Thursday, February 10

THUMBS UP FOR POLAND; THUMBS DOWN FOR U.S. BORDER PATROL

For those of us totally disenchanted with President Bush's dodgeball game in dealing with this country's porous southern border with Mexico and an illegal immigration problem that is totally out of control, two pieces of recent news add fuel to a fire that is already raging:

First is the news that the Bush Administration's late-to-the-game spending restraint (missing in his first term) will include funding cuts for the U.S. Border Patrol and a 180 degrees reversal of the president's commitment to add 2,000 additional border patrol agents in 2006. This about face fell hard on those (and they are legion) who feel the whole notion of "homeland security" is so much song and dance absent hard and fast solutions for stopping the huge influx of illegals streaming into our country from Mexico and elsewhere. And, and Bush must know this, the president's "Guest Worker" program is not being accepted as the right cornerstone in building a barrier to illegal entry. Indeed, and contrary to his repeated pronouncements, that proposal is tantamount to an amnesty program for the millions already in this country illegally (a veritable gift-wapped present to El Presidente Vicente Fox) who send back billions of dollars in remittances to their native country each year of money earned here in our homeland.

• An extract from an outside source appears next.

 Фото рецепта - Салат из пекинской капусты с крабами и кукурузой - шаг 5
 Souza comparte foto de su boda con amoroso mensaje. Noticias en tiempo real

Second is the news (and I argue that it is not a non sequitor in the context of the immigration reform issue) that the president has asked Congress for $100 million for our ally Poland, as part of the president's "Solidarity Initiative" designed to reward those countries who have helped us in Iraq. The initiative calls for $400 million to be earmarked for allies in Iraq and Afghanistan, of which Poland would receive one-fourth of the funds. Poland has provided 2,500 of its troops to the war in Iraq. And for that we in the United States should be grateful. But in an era of much-needed fiscal belt-tightening, and in which the president has committed to halving the national debt and cutting a total of 150 programs from the federal budget, why in that maelstrom of difficult choices does the president seek money for allies (when the U.S. is bearing the brunt of lives and treasure lost in the Middle East), while at the same time backtracking on a popularly-received commitment to the U.S. Border Patrol and this country's security here at home?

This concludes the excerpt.